Recopiez sans rien changer le passage du texte sur l'économie sociale et solidaire en Tunisie qui va de « Une étude réalisée » jusqu'à « réponse est non. ».

Texte source:
● ● ●

Une étude réalisée par ce think tank de la Confédération générale tunisienne du travail (CGTT) a analysé les faiblesses de ce secteur émergeant et recommandé des solutions à mettre en œuvre pour concrétiser le potentiel.

Trente mois. C’est le temps qu’il a fallu à l’équipe d’experts réunis par l’Association Mohamed Ali pour la Culture Ouvrière (ACMACO), think tank de la Confédération générale tunisienne du travail (CGTT), fondée et dirigée par Habib Guiza, pour répondre à une question : la Tunisie réunit-elle les conditions requises de l’émergence d’une Economie sociale et solidaire (ESS) ? La réponse est non.

L’ESS, ou ce que Habib Guiza appelle le tiers secteur, compte 22.350 entités –des associations, des Sociétés mutuelles de services agricoles, des coopératives, des groupements de développement agricole et de pêche), des mutuelles, des institutions de microfinance et des groupements d’intérêts économiques -employant plus de 21.000 salariés.

Destinée à renforcer la participation des acteurs de la société civile dans le développement local et la promotion de l’emploi, l’étude a été menée par l’ACMACO, dans le cadre du projet RETICEL (Renforcement du Tiers Secteur Local) et s’inscrit dans un partenariat avec la Fondation Giacomo Brodolini (FGB) avec le soutien financier de l’Union européenne.

● ● ●

Matériel d'étude:
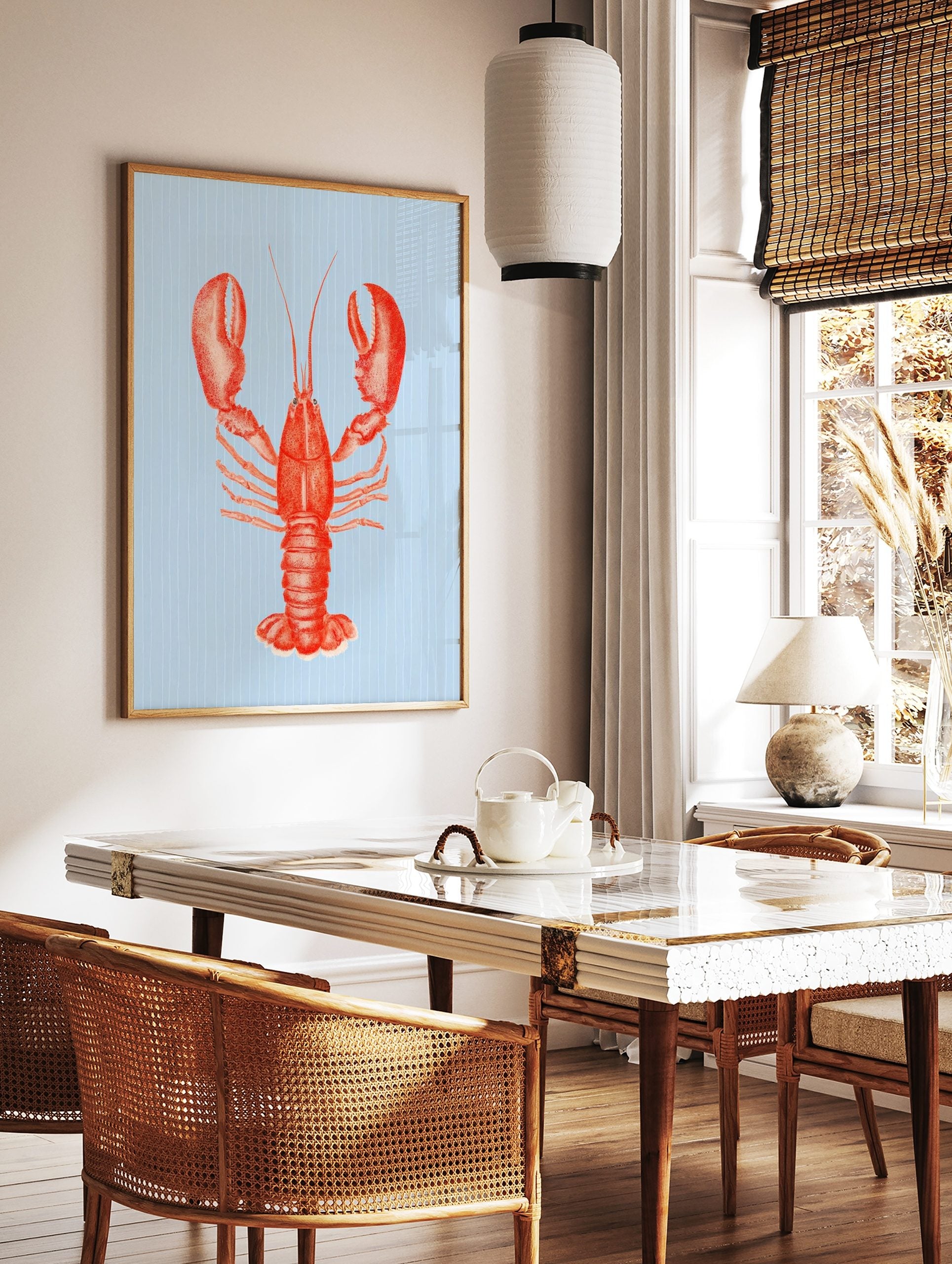 Red lobster illustration art print with large claws on a light blue striped background in portrait, in a styled room mockup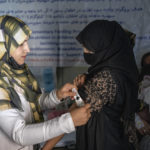 An Afghan woman is checked by a nutritionist at a clinic run by the WFP, in Kabul, Afghanistan, Thursday, Jan. 26, 2023. A spokesman for the U.N. food agency says malnutrition rates in Afghanistan are at record highs. Aid agencies have been providing food, education, healthcare and other critical support to people, but distribution has been severely impacted by a Taliban edict banning women from working at national and international nongovernmental groups. (AP Photo/Ebrahim Noroozi)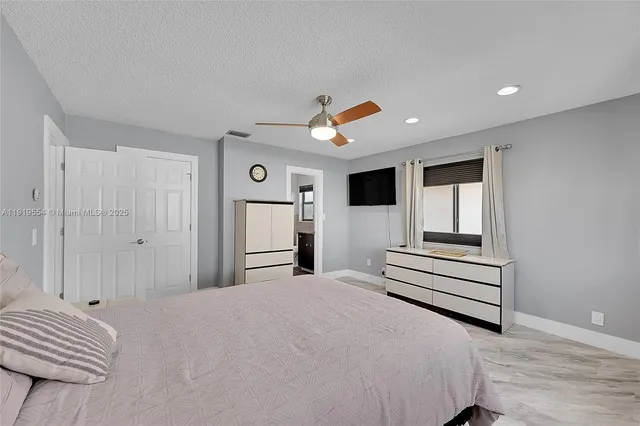 a bathroom with a granite countertop sink a toilet and a mirror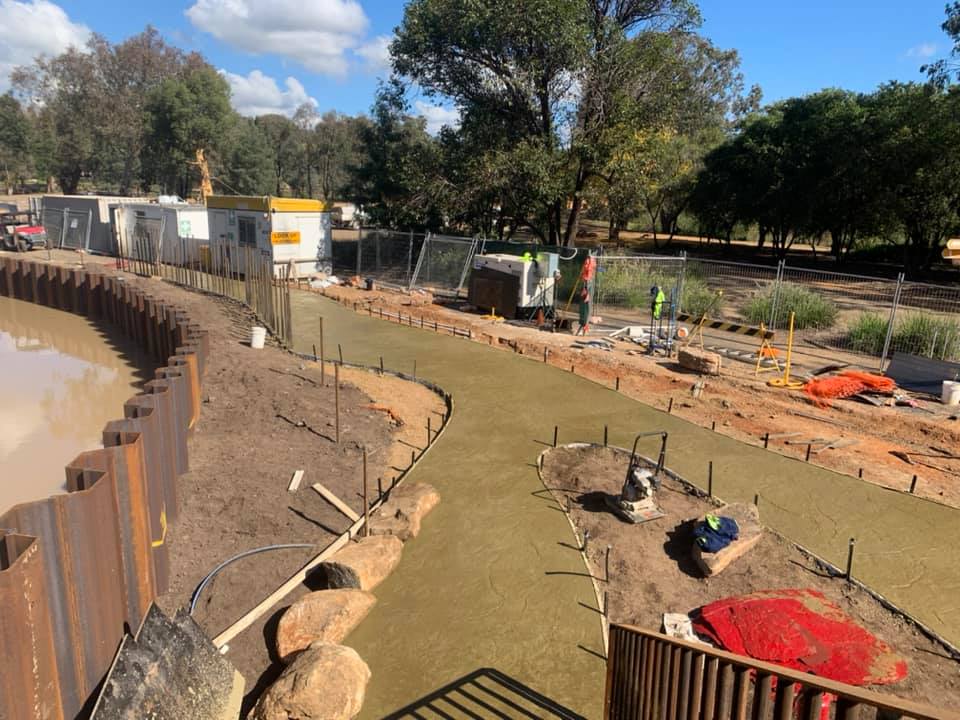 A wide poured base beside sheet piling on a creek-side civil site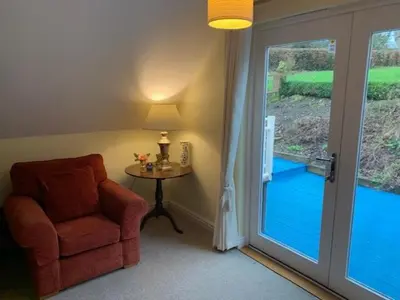 a room with a chair and a table and a sliding glass door at The Pightle Annexe in Saffron Walden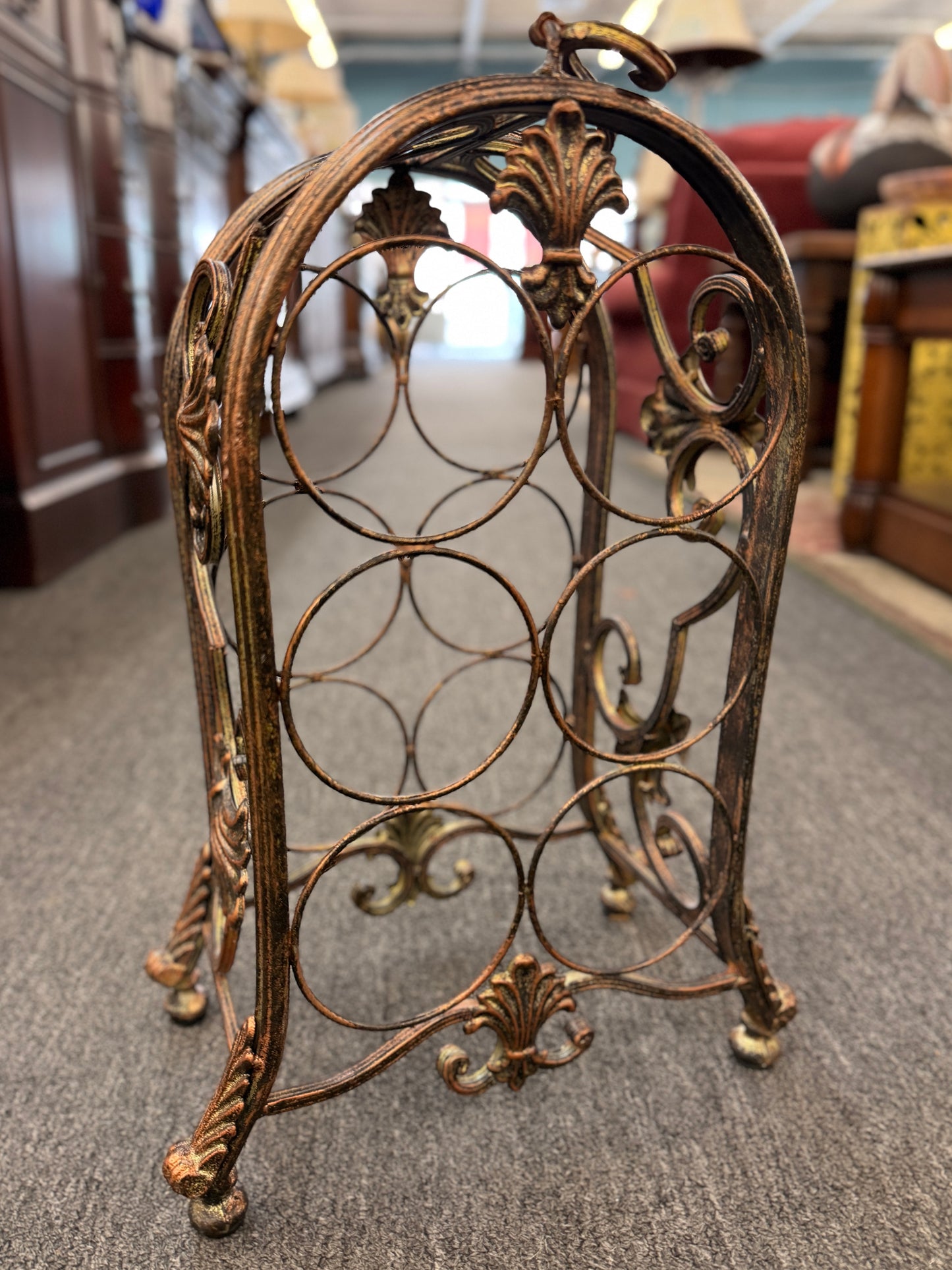 Decorative metal wine rack on a carpeted floor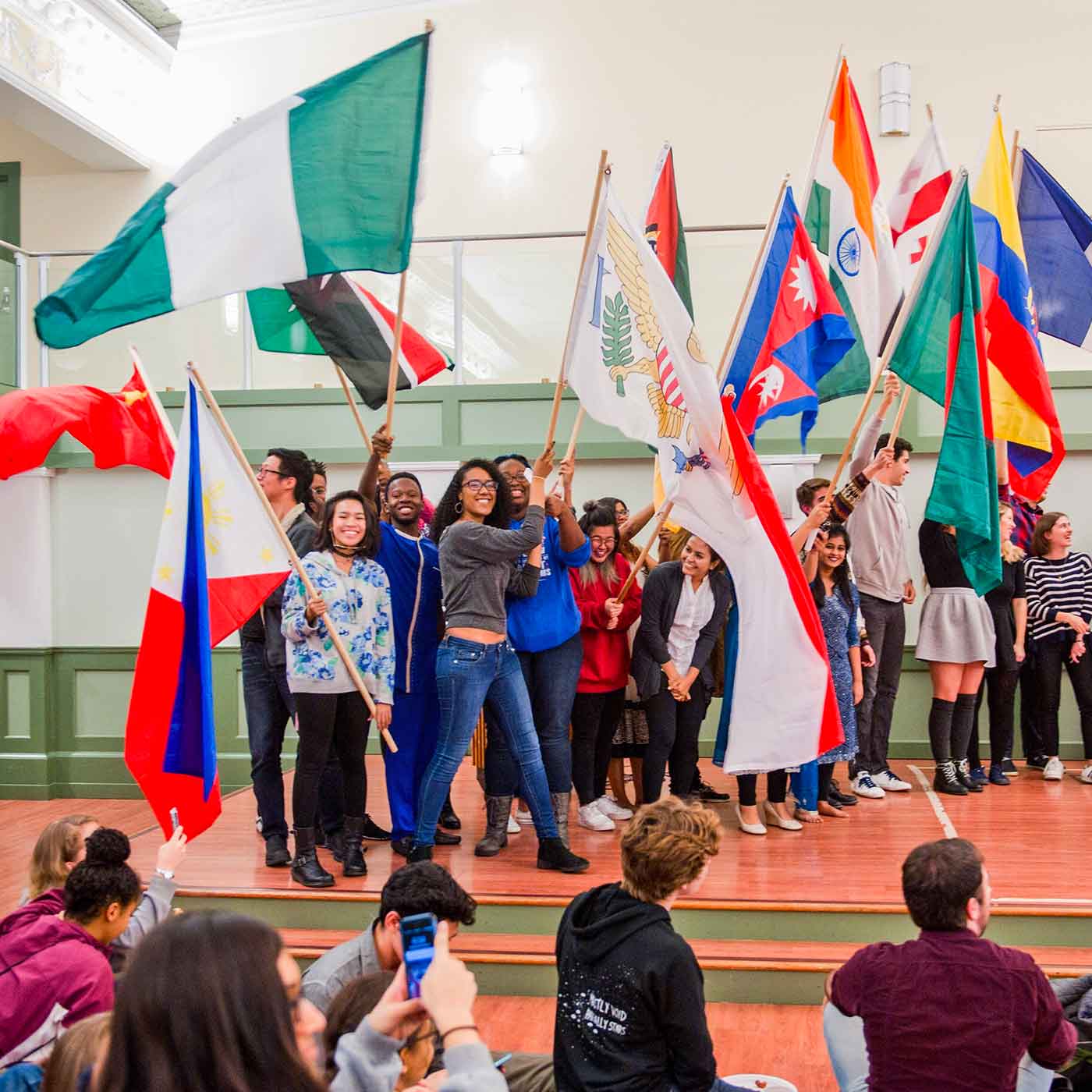 Students on stage with international flags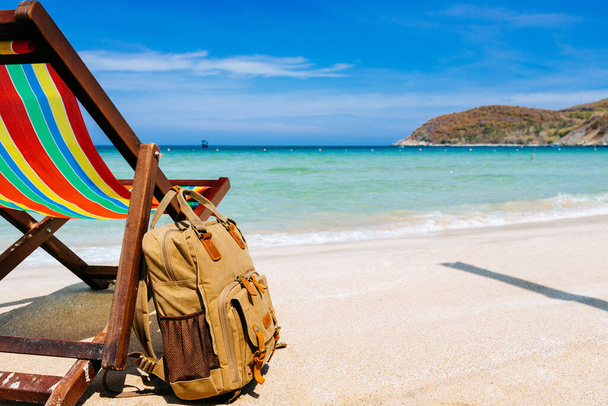 A place for the traveler, freelancer. A deck chair on the sandy shore of a tropical beach overlooking the open sea. a stylish brown backpack standing nearby. The concept of remote work, recreation - Photo, image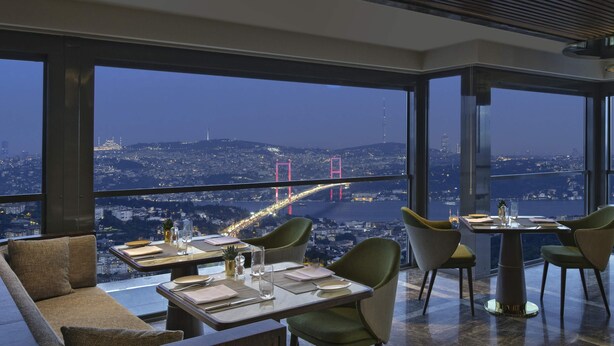 A modern dining area with a table set for two, large windows offering a cityscape view, and a high ceiling with a wooden slat design. - Mövenpick Hotel Istanbul Bosphorus (Istanbul)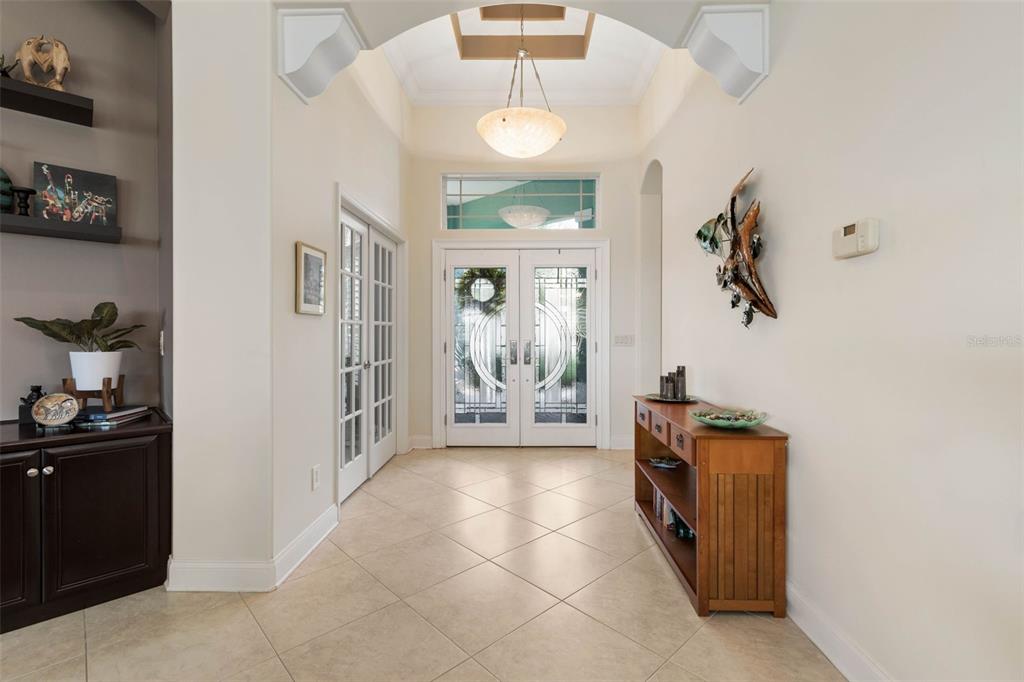 A bright entryway features tile flooring, a vaulted ceiling, double glass doors, and wooden furniture — 127 S RIVERWALK DRIVE, PALM COAST, FL
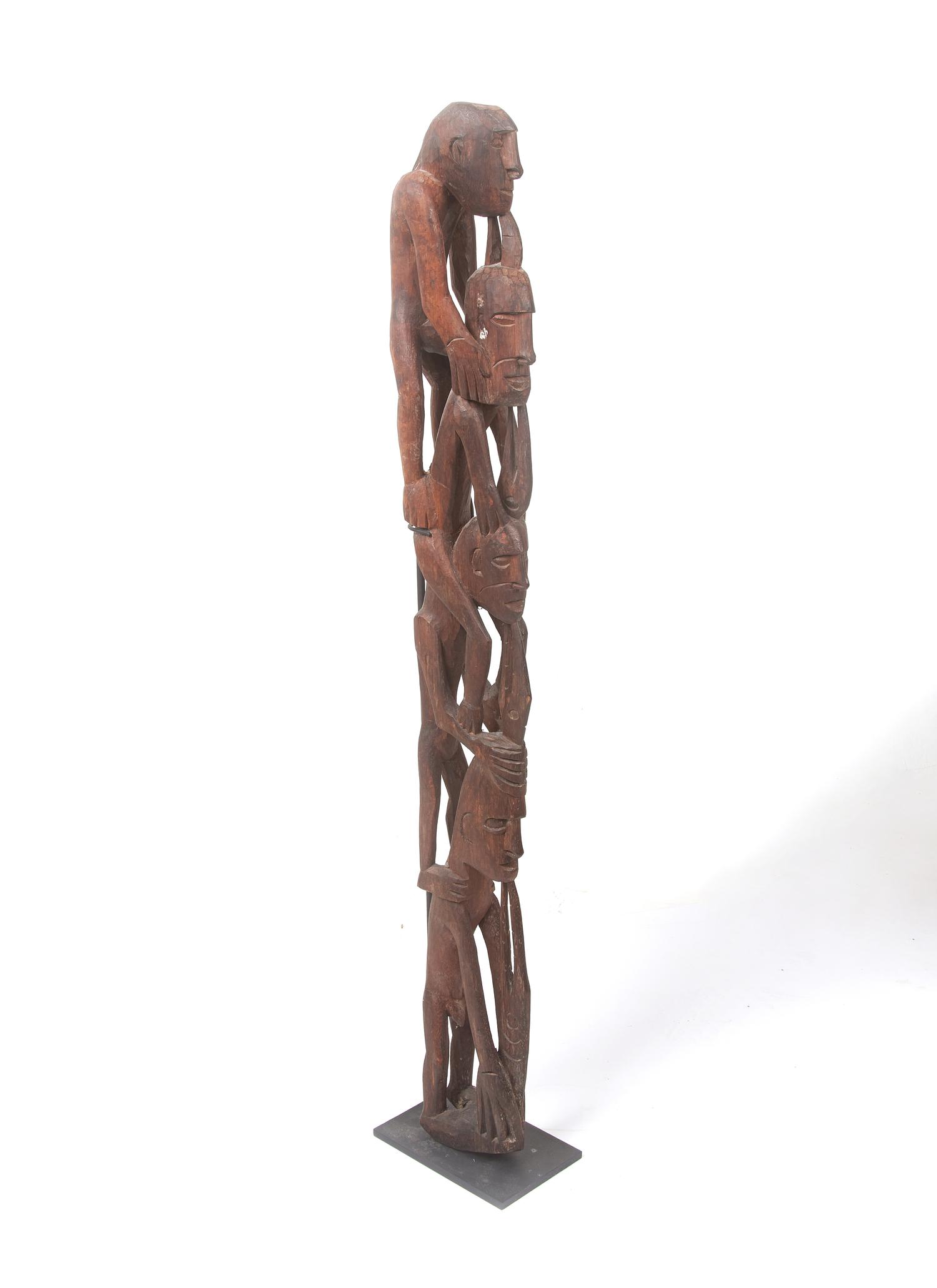 An Asmat Figure COMBINED WITH 31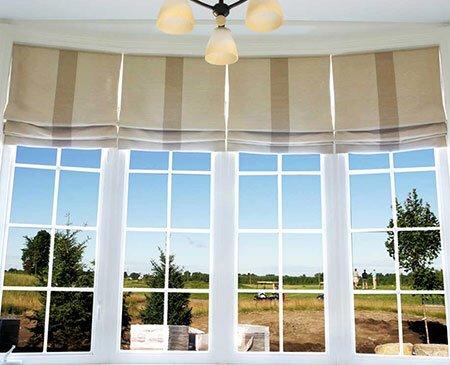 Beautiful functional Soft Roman Shades.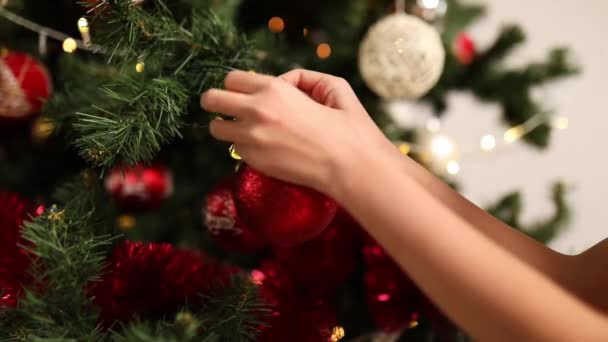 孩子们把装饰玩具球挂在圣诞树上的枝条上 挂在山核桃的背景上 新年的概念 圣诞快乐及节日快乐 — 图库视频影像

● ● ●

Corrigé:
Une étude réalisée par ce think tank de la Confédération générale tunisienne du travail (CGTT) a analysé les faiblesses de ce secteur émergeant et recommandé des solutions à mettre en œuvre pour concrétiser le potentiel.

Trente mois. C’est le temps qu’il a fallu à l’équipe d’experts réunis par l’Association Mohamed Ali pour la Culture Ouvrière (ACMACO), think tank de la Confédération générale tunisienne du travail (CGTT), fondée et dirigée par Habib Guiza, pour répondre à une question : la Tunisie réunit-elle les conditions requises de l’émergence d’une Economie sociale et solidaire (ESS) ? La réponse est non.